Looking good Daksy...don't you just love those lil graham cracker shells? I use them when I make desserts to take in to work.

This year I decided to go with a fresh turkey...my meat guy talked me into it. I have never had one. I know I know....some say there is no difference in the taste....but...
Some of us just have to learn some things for ourselves now....eh? :smirk:


----------



## snowleopard (Nov 21, 2011)

Hit rewind to last year: up at 5 a.m. with my head in the oven replacing the igniter element (thanks to advice from the diy forum), and then on to the day.  So far igniter is working fine, but should put a new oven light bulb on my shopping list. 

Have a menu that will be a balance between the do-it-in-my-sleep tried-and-true Thanksgiving recipes, and a few ideas from this thread just to shake things up a bit.  This weekend will probably see me taking on a few more house-repair projects, so I want to a) keep it simple and b) have lots of leftovers so that I don't spend much of the rest of the weekend in the kitchen.  On the ambition list for the weekend: install a pressure tank (we shall see--may rethink this) and trim out the 6" vent that is a gaping hole in my ceiling.  Last year I installed a new florescent light fixture, and trimmed it out with some oak that turned out to be too small to trim the hearth.  Found a grill that would fit over the hole, now I just need to trim and install it. 

Here's the KISS menu: 
Butternut squash soup
Veggie tray (including celery w/cream cheese) 
Turkey (try brining)
Stuffing--I always make this as a side dish, but this year I'll try adding the mashed potatoes--sounds good that way!)
Mashed potatoes and gravy
Cranberry relish
Sweet potatoes
Green bean casserole
Pumpkin pie
Apple pie
Banana bread
Vanilla ice cream

DS's father is invited here for Thanksgiving dinner.  It seems to mean a lot to the kids that we can be civil enough to celebrate holidays as a family.  He proposed instead that since we had an invitation from an old friend of mine who has maintained more of a friendship with him since he and I separated, that instead of going over to her house, we invite her and her friends out to dinner at my place, and then go over to her house for dessert.

########

Carry on the Thanksgiving forum thread above, starting right after its final sentence.

########

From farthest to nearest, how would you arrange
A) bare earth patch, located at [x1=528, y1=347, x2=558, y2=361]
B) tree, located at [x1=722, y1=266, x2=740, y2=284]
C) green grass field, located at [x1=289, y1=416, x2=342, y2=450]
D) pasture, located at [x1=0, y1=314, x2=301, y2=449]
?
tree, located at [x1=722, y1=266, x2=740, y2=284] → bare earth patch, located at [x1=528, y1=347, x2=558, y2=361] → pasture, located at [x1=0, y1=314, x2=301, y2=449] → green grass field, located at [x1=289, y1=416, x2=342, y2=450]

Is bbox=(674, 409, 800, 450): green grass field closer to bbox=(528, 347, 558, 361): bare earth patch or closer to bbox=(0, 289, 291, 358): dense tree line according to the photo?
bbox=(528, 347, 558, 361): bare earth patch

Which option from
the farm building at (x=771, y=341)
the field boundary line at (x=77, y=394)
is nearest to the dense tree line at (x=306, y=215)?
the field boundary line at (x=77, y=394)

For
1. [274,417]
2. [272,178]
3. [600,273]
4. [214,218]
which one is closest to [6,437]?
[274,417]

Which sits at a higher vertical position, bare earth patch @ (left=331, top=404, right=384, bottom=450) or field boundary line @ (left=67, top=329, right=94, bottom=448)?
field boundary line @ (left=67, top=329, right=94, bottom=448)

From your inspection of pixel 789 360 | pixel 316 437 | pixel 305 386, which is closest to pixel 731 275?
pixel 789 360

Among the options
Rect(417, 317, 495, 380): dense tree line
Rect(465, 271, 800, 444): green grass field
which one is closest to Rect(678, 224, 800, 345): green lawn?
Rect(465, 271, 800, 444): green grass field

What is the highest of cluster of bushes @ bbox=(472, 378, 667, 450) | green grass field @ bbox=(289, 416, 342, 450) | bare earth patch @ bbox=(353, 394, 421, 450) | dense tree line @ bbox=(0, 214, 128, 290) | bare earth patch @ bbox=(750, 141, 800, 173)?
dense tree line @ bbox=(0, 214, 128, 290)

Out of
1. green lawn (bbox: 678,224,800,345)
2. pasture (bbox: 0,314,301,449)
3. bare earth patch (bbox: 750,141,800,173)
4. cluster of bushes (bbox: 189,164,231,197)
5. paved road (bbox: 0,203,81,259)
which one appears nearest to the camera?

########

*Task output*:
After careful consideration, I am declining the opportunity to spend my holiday feeling that uncomfortable.  Should be interesting to see how this plays out.  This might be just the boy and me.  I'd be okay with that, but I think that will hurt my son.  We don't have tv reception here, and I know he'd like to watch football on T'day, but can't think how to help him with that.


----------



## jharkin (Nov 21, 2011)

We have a bit of a challenge here.... My family is mostly Italian and we season the crap out of everything (No such thing as too much garlic) - my wife's family is polish and consider pepper exotic.

At my moms house we've brined it for days, all kinds of seasonings, rubs etc. Homemade gravy, homemade assuage stuffing with real bread, homemeade cranberry sauce etc.   Wiles family would just throw the bird in the oven w/ salt and pepper and eat it with jar gravy and stovetop.

Welll... Compromise this year with everyone coming to our house (having twin infants earns us a ticket to demand everyone travel to our house for a while).  No brining, but we are going to do a good spice rub (The Mrs is reading a lot of Martha magazines lately for ideas). Im going to make my homemeade gravy. The moms (grandmas) will each make their version of stuffing. Plus mashed potatoes, my sisters sweet potato balls (sweet potato mashed, rolled around a marshmallow, rolled in brown sugar and double baked), roasted root vegetables, green bean caserole, brussle sprouts, cranberry sauce. Pumpkin rolls... and no and on.

Oh and a lot of booze.


We considered getting a fresh turkey this year from the turkey farm in town. But tose are almost $4 a pound!  Way to much with 10 people to feed and half the income. SO a grocery store special it will be...


----------



## woodchip (Nov 21, 2011)

snowleopard said:
			
		

> Here's the KISS menu:
> Butternut squash soup
> Veggie tray (including celery w/cream cheese)
> Turkey (try brining)
> ...



Although I'm over the other side of the pond, I will join you all if I may, and cook a Thanksgiving dinner here in honour of you all!!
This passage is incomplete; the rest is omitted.